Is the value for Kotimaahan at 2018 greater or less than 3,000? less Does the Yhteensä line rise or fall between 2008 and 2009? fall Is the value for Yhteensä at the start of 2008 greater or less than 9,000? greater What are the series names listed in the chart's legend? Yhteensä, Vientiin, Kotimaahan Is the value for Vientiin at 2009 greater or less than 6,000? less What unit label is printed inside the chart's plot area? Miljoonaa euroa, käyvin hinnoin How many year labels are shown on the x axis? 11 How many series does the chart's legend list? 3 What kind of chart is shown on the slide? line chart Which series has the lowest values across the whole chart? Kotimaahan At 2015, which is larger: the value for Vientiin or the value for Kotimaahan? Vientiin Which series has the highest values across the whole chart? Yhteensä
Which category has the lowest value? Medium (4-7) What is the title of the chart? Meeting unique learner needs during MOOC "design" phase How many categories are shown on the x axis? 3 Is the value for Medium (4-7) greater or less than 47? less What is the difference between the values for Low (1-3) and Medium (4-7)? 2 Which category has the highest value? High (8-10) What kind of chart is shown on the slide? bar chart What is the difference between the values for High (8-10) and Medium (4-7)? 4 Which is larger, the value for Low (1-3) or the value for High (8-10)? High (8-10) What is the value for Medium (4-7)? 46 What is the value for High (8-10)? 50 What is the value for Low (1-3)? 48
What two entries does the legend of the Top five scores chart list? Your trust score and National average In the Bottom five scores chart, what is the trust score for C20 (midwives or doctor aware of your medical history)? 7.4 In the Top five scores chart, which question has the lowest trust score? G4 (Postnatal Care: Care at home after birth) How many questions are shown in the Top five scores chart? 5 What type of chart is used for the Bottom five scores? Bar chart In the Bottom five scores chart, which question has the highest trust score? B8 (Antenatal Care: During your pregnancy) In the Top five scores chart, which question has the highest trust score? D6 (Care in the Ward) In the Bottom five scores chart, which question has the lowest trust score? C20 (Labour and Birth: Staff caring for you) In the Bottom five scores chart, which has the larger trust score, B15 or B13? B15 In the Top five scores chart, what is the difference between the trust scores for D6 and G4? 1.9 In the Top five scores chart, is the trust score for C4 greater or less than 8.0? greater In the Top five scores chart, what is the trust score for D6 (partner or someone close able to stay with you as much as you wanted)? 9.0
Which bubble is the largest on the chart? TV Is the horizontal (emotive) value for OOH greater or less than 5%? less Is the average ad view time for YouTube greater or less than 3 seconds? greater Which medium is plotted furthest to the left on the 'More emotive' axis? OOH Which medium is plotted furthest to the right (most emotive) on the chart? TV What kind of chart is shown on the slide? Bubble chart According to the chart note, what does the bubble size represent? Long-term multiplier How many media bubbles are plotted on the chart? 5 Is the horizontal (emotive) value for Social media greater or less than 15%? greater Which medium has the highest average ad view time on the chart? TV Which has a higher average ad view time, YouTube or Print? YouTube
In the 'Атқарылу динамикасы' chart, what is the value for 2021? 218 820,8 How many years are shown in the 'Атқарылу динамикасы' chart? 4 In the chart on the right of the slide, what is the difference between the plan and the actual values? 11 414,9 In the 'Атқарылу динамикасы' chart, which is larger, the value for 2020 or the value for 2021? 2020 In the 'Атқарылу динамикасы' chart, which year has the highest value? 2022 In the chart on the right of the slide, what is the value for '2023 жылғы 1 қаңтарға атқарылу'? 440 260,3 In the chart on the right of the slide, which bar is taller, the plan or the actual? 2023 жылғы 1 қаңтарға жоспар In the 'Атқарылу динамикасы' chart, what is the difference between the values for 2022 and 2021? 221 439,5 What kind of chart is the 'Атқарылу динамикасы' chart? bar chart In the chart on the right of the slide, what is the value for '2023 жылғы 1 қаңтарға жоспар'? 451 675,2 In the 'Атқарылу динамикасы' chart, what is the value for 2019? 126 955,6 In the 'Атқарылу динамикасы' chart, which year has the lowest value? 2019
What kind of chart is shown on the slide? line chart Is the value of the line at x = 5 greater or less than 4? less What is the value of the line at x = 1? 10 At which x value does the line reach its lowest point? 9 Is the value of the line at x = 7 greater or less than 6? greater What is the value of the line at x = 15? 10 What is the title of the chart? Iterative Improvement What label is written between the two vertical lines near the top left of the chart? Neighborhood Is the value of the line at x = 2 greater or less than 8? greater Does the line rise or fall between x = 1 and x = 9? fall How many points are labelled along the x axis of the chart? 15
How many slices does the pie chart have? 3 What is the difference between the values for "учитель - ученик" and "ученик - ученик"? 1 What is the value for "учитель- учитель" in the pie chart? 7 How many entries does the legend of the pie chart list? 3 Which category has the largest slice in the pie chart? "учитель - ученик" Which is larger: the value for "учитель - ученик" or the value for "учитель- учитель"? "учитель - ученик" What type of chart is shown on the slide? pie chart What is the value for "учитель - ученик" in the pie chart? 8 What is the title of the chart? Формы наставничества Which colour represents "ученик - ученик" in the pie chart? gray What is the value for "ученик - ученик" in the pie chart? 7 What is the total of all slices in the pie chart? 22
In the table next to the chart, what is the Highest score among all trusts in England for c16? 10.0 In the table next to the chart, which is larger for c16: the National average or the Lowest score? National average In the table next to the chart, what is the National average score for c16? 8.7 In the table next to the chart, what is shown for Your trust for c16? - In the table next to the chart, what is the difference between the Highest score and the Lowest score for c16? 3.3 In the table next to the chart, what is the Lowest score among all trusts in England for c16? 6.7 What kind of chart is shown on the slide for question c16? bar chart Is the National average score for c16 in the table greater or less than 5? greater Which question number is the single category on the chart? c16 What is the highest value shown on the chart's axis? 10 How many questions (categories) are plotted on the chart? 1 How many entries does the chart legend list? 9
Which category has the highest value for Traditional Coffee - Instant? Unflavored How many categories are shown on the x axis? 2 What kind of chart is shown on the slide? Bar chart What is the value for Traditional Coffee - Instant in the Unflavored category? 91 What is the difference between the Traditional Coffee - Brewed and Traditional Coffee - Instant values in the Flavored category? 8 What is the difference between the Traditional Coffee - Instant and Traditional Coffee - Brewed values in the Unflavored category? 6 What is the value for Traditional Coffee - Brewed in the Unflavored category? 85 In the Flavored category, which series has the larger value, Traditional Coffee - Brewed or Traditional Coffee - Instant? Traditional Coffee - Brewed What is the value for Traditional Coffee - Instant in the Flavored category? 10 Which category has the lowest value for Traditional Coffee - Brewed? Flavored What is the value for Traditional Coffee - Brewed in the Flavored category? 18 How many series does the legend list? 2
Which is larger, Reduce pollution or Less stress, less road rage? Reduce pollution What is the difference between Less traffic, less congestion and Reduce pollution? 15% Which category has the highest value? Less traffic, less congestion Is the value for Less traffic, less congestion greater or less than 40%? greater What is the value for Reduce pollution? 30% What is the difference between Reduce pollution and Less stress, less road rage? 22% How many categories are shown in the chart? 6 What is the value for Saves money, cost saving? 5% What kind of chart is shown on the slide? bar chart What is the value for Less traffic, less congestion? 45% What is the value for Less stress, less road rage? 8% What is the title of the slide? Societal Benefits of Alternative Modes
+---+
# [WORK TO COMPLETE]
Convert the records above into a Markdown table with the columns Row and Record, numbering each row and leaving out any blank lines.

# [TASK ANSWER]
| Row | Record |
|---|---|
| 1 | Is the value for Kotimaahan at 2018 greater or less than 3,000? less Does the Yhteensä line rise or fall between 2008 and 2009? fall Is the value for Yhteensä at the start of 2008 greater or less than 9,000? greater What are the series names listed in the chart's legend? Yhteensä, Vientiin, Kotimaahan Is the value for Vientiin at 2009 greater or less than 6,000? less What unit label is printed inside the chart's plot area? Miljoonaa euroa, käyvin hinnoin How many year labels are shown on the x axis? 11 How many series does the chart's legend list? 3 What kind of chart is shown on the slide? line chart Which series has the lowest values across the whole chart? Kotimaahan At 2015, which is larger: the value for Vientiin or the value for Kotimaahan? Vientiin Which series has the highest values across the whole chart? Yhteensä |
| 2 | Which category has the lowest value? Medium (4-7) What is the title of the chart? Meeting unique learner needs during MOOC "design" phase How many categories are shown on the x axis? 3 Is the value for Medium (4-7) greater or less than 47? less What is the difference between the values for Low (1-3) and Medium (4-7)? 2 Which category has the highest value? High (8-10) What kind of chart is shown on the slide? bar chart What is the difference between the values for High (8-10) and Medium (4-7)? 4 Which is larger, the value for Low (1-3) or the value for High (8-10)? High (8-10) What is the value for Medium (4-7)? 46 What is the value for High (8-10)? 50 What is the value for Low (1-3)? 48 |
| 3 | What two entries does the legend of the Top five scores chart list? Your trust score and National average In the Bottom five scores chart, what is the trust score for C20 (midwives or doctor aware of your medical history)? 7.4 In the Top five scores chart, which question has the lowest trust score? G4 (Postnatal Care: Care at home after birth) How many questions are shown in the Top five scores chart? 5 What type of chart is used for the Bottom five scores? Bar chart In the Bottom five scores chart, which question has the highest trust score? B8 (Antenatal Care: During your pregnancy) In the Top five scores chart, which question has the highest trust score? D6 (Care in the Ward) In the Bottom five scores chart, which question has the lowest trust score? C20 (Labour and Birth: Staff caring for you) In the Bottom five scores chart, which has the larger trust score, B15 or B13? B15 In the Top five scores chart, what is the difference between the trust scores for D6 and G4? 1.9 In the Top five scores chart, is the trust score for C4 greater or less than 8.0? greater In the Top five scores chart, what is the trust score for D6 (partner or someone close able to stay with you as much as you wanted)? 9.0 |
| 4 | Which bubble is the largest on the chart? TV Is the horizontal (emotive) value for OOH greater or less than 5%? less Is the average ad view time for YouTube greater or less than 3 seconds? greater Which medium is plotted furthest to the left on the 'More emotive' axis? OOH Which medium is plotted furthest to the right (most emotive) on the chart? TV What kind of chart is shown on the slide? Bubble chart According to the chart note, what does the bubble size represent? Long-term multiplier How many media bubbles are plotted on the chart? 5 Is the horizontal (emotive) value for Social media greater or less than 15%? greater Which medium has the highest average ad view time on the chart? TV Which has a higher average ad view time, YouTube or Print? YouTube |
| 5 | In the 'Атқарылу динамикасы' chart, what is the value for 2021? 218 820,8 How many years are shown in the 'Атқарылу динамикасы' chart? 4 In the chart on the right of the slide, what is the difference between the plan and the actual values? 11 414,9 In the 'Атқарылу динамикасы' chart, which is larger, the value for 2020 or the value for 2021? 2020 In the 'Атқарылу динамикасы' chart, which year has the highest value? 2022 In the chart on the right of the slide, what is the value for '2023 жылғы 1 қаңтарға атқарылу'? 440 260,3 In the chart on the right of the slide, which bar is taller, the plan or the actual? 2023 жылғы 1 қаңтарға жоспар In the 'Атқарылу динамикасы' chart, what is the difference between the values for 2022 and 2021? 221 439,5 What kind of chart is the 'Атқарылу динамикасы' chart? bar chart In the chart on the right of the slide, what is the value for '2023 жылғы 1 қаңтарға жоспар'? 451 675,2 In the 'Атқарылу динамикасы' chart, what is the value for 2019? 126 955,6 In the 'Атқарылу динамикасы' chart, which year has the lowest value? 2019 |
| 6 | What kind of chart is shown on the slide? line chart Is the value of the line at x = 5 greater or less than 4? less What is the value of the line at x = 1? 10 At which x value does the line reach its lowest point? 9 Is the value of the line at x = 7 greater or less than 6? greater What is the value of the line at x = 15? 10 What is the title of the chart? Iterative Improvement What label is written between the two vertical lines near the top left of the chart? Neighborhood Is the value of the line at x = 2 greater or less than 8? greater Does the line rise or fall between x = 1 and x = 9? fall How many points are labelled along the x axis of the chart? 15 |
| 7 | How many slices does the pie chart have? 3 What is the difference between the values for "учитель - ученик" and "ученик - ученик"? 1 What is the value for "учитель- учитель" in the pie chart? 7 How many entries does the legend of the pie chart list? 3 Which category has the largest slice in the pie chart? "учитель - ученик" Which is larger: the value for "учитель - ученик" or the value for "учитель- учитель"? "учитель - ученик" What type of chart is shown on the slide? pie chart What is the value for "учитель - ученик" in the pie chart? 8 What is the title of the chart? Формы наставничества Which colour represents "ученик - ученик" in the pie chart? gray What is the value for "ученик - ученик" in the pie chart? 7 What is the total of all slices in the pie chart? 22 |
| 8 | In the table next to the chart, what is the Highest score among all trusts in England for c16? 10.0 In the table next to the chart, which is larger for c16: the National average or the Lowest score? National average In the table next to the chart, what is the National average score for c16? 8.7 In the table next to the chart, what is shown for Your trust for c16? - In the table next to the chart, what is the difference between the Highest score and the Lowest score for c16? 3.3 In the table next to the chart, what is the Lowest score among all trusts in England for c16? 6.7 What kind of chart is shown on the slide for question c16? bar chart Is the National average score for c16 in the table greater or less than 5? greater Which question number is the single category on the chart? c16 What is the highest value shown on the chart's axis? 10 How many questions (categories) are plotted on the chart? 1 How many entries does the chart legend list? 9 |
| 9 | Which category has the highest value for Traditional Coffee - Instant? Unflavored How many categories are shown on the x axis? 2 What kind of chart is shown on the slide? Bar chart What is the value for Traditional Coffee - Instant in the Unflavored category? 91 What is the difference between the Traditional Coffee - Brewed and Traditional Coffee - Instant values in the Flavored category? 8 What is the difference between the Traditional Coffee - Instant and Traditional Coffee - Brewed values in the Unflavored category? 6 What is the value for Traditional Coffee - Brewed in the Unflavored category? 85 In the Flavored category, which series has the larger value, Traditional Coffee - Brewed or Traditional Coffee - Instant? Traditional Coffee - Brewed What is the value for Traditional Coffee - Instant in the Flavored category? 10 Which category has the lowest value for Traditional Coffee - Brewed? Flavored What is the value for Traditional Coffee - Brewed in the Flavored category? 18 How many series does the legend list? 2 |
| 10 | Which is larger, Reduce pollution or Less stress, less road rage? Reduce pollution What is the difference between Less traffic, less congestion and Reduce pollution? 15% Which category has the highest value? Less traffic, less congestion Is the value for Less traffic, less congestion greater or less than 40%? greater What is the value for Reduce pollution? 30% What is the difference between Reduce pollution and Less stress, less road rage? 22% How many categories are shown in the chart? 6 What is the value for Saves money, cost saving? 5% What kind of chart is shown on the slide? bar chart What is the value for Less traffic, less congestion? 45% What is the value for Less stress, less road rage? 8% What is the title of the slide? Societal Benefits of Alternative Modes |